Forget the "clash of civilisations" so beloved of US right-wing politicians; we are living in the era of the "clash of currencies" in which the world's big economies are fighting a war according to the denomination of their national money. It's the dollar versus the yuan versus the euro versus the yen. British sterling is also likely to be dragged into the conflict and the regional currencies of the GCC will inevitably be affected by the global financial turmoil.
Who says we are on the verge of a new and dangerous phase of the geo-financial conflict? Well, Guido Mantega, the finance minister of Brazil, for one. His currency, the Brazilian real, and his economy could be one of the big losers from the conflict. He warned last week of the dangers of "currency wars" for the global economy, struggling to recover from the financial crisis. The Brazilian currency has always been vulnerable. On a trip to Rio some years ago, I wanted to change 500 deutschemarks into local currency. In exchange for my crisp DM note, I was handed back a carrier bag full of rolled-up bundles of reals.
The Institute for International Finance (IIF) is another harbinger of currency conflict. On Monday, this body, which speaks for the world's leading banks and financial institutions, warned of the dangers of global protectionism if the leading nations did not get their currency acts together. The IIF, while calling for a truce, is in no doubt that hostilities have already begun. What we are seeing is the beginning of the medium-term fall-out from the financial convulsions of 2008 and last year. In macroeconomic terms, the big loser from the financial crisis was the US and the dollar, which has acted as the global reserve currency since the post-Second World War settlement.
The process of diminution of dollar power was under way in any case, as China's economic growth pulled financial muscle away from the West and towards the dynamic economies of Asia. The financial crisis accelerated this trend and has now brought us to the opening of currency hostilities. China took advantage of the weakening of US financial power to increase its stock of reserve dollars. It now holds about US$2.45 trillion (Dh8.99tn) worth of currency reserves, of which about 65 per cent is in dollars, and shows no sign of wanting to reduce that stock. China's hoarding of dollars accounted for more than half the total increase in all reserves held between the beginning of 2008 and last June.
You might think the Americans would be grateful there is a buyer of last resort in the market to snap up dollars - and the sovereign debt they represented - that were in danger of depreciating as the frailties of the US financial system were made apparent. But it does not work like that, for two reasons. First, US politicians are becoming increasingly alarmed at the power this dollar and debt hoard gives to China. The authorities in Beijing have always said they were long-term holders of the currency of the world's biggest economy but US politicians (and they are not all right-wing xenophobes) fear the day when it is no longer in China's interests to hold dollars.
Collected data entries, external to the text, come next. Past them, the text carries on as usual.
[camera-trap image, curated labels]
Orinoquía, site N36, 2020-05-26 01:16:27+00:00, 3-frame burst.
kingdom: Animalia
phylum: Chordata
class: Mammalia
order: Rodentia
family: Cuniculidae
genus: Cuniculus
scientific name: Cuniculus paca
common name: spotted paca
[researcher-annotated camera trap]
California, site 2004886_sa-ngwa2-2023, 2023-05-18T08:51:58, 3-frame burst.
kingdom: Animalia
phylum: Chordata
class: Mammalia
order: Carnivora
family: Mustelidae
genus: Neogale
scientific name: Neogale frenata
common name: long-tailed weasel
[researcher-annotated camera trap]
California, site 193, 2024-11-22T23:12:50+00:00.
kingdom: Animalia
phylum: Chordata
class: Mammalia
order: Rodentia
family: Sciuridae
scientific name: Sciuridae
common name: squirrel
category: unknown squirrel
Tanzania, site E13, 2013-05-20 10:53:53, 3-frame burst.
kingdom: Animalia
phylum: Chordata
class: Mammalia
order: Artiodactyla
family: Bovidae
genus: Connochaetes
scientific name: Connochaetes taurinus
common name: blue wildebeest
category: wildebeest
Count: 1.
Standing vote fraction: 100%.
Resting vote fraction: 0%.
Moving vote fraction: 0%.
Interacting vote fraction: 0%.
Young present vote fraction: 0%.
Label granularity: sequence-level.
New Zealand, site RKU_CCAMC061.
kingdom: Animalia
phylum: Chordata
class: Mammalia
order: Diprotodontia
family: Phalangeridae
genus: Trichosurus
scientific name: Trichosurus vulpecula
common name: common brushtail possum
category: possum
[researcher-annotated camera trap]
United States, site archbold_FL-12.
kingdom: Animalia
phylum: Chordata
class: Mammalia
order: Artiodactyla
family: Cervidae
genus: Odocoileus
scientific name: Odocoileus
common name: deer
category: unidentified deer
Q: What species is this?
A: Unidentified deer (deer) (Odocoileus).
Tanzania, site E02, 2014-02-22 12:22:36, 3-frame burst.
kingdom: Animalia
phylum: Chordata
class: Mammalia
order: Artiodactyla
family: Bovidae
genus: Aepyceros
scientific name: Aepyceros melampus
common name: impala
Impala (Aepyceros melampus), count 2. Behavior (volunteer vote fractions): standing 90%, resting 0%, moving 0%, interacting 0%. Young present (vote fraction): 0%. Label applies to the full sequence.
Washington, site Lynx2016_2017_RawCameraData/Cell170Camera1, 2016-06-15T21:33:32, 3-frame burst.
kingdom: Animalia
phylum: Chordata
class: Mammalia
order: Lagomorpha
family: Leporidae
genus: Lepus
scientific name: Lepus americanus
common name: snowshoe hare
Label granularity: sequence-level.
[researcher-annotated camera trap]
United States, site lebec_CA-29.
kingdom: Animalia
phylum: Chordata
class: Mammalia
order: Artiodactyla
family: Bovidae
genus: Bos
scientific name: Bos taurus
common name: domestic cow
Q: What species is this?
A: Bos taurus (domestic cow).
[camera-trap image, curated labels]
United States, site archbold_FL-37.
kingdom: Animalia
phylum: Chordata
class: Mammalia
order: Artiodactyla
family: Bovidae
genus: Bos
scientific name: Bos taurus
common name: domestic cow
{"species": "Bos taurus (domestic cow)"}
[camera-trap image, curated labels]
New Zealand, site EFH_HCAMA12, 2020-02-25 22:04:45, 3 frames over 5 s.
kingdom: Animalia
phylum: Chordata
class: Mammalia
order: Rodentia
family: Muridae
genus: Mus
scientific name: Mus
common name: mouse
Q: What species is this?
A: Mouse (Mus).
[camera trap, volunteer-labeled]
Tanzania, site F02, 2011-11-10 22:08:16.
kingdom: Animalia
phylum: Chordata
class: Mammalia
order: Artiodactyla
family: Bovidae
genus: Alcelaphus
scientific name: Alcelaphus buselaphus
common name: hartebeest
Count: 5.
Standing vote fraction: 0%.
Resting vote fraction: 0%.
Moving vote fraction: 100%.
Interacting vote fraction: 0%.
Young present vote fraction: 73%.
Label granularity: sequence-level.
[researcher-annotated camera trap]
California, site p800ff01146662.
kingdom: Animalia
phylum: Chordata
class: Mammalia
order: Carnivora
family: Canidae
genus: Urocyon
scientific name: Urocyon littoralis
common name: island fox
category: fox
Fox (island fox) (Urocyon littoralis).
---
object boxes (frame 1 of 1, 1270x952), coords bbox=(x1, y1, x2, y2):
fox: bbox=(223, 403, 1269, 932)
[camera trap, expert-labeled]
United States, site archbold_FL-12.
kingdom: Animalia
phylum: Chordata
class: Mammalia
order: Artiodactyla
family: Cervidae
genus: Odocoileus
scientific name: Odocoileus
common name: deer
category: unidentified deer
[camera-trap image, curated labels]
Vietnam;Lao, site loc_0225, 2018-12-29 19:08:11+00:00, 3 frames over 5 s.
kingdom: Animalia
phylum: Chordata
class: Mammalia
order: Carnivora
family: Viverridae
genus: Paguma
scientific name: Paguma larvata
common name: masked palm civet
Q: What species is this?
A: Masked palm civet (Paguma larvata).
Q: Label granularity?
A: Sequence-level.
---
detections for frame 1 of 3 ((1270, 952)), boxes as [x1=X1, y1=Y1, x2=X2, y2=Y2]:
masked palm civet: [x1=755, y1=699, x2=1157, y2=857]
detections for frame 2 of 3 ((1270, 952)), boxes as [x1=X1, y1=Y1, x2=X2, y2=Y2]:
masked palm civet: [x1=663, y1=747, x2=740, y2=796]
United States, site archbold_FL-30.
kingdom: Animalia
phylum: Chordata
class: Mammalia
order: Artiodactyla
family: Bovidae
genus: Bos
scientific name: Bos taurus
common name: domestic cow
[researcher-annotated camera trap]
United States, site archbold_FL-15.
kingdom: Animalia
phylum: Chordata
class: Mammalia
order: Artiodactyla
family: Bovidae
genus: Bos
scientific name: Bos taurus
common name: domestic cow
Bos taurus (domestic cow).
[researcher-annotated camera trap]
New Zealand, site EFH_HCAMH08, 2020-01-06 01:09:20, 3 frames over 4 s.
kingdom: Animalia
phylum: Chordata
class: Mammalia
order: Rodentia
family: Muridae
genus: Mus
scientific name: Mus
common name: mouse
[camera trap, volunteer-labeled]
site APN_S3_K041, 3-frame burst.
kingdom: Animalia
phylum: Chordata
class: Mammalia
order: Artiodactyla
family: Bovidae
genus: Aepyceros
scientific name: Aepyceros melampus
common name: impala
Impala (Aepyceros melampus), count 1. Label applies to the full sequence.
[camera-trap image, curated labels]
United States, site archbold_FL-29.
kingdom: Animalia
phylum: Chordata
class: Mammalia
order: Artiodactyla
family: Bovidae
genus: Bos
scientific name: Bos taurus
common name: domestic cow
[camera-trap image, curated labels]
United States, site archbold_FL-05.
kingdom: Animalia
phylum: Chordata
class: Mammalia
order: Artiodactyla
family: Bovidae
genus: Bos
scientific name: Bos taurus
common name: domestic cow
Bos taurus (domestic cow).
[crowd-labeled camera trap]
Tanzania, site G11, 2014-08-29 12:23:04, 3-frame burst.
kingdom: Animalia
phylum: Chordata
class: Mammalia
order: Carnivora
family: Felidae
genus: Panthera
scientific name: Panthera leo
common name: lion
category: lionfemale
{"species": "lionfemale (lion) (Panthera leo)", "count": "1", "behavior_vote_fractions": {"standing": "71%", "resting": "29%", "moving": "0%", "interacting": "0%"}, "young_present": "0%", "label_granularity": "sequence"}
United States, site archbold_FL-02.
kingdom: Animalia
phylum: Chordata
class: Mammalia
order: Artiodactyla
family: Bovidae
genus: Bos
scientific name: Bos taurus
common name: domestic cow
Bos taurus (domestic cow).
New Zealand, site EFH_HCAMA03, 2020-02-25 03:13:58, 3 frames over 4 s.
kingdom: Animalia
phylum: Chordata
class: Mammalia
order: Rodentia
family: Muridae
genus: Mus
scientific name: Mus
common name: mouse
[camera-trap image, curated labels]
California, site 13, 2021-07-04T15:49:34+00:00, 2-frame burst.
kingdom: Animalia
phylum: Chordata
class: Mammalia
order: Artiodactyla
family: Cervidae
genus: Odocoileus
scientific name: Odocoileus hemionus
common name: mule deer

Dumping them would be a declaration of financial war against the US and the effects on its economy would be cataclysmic.
The other reason Americans are concerned is what they regard as the intentional weakness of China's currency, the yuan. They believe Beijing is keeping this artificially low as a subsidy to Chinese exporters who already have a commanding position in world trade by reason of their huge cost advantages, mainly cheap labour. In normal times, this would not have been such an issue. Americans would have been happy to buy the goods produced by the Chinese and add to their dollar reserves. The problem now is that the US also wants to export. The cure to the economic recession that followed the financial crisis was seen as an export-led recovery but this would be stymied by an appreciating dollar. Perversely, it is now in interests of the US for the dollar to be comparatively weaker, certainly against the yuan but also against most other currencies in the world.
We seem to be approaching some kind of crisis point in the currency wars, or at least the end of an opening phase. It is obvious that not every currency can appreciate at the same time but there are now just too many of the biggest ones heading northwards when their national governments, also seeking export-led recovery, would prefer the opposite. The yen and the British pound have both been relatively strong and even the economic crises in Europe's peripheral countries including Greece, Ireland and Portugal has not stopped the rise of the euro over recent months. Something has to give.
The situation presents significant challenges and perhaps a unique opportunity for the Gulf countries. The challenges lie in the fact that the region is a remittance centre for many in Asia and Africa - even to Europe. Currency chaos would significantly disrupt this valuable trade. The ties between many regional currencies and the dollar also presents obvious dangers, chiefly the unwelcome volatility that big swings in dollar value would cause for the economies of the UAE and other dollar-pegged currencies.
Amid this uncertainty now may not be the right time to reconsider the GCC common currency. But, longer term, the logic of a regional currency, with a more representative weighting towards the big global players (apart from the dollar) and backed by petro-wealth, might become persuasive.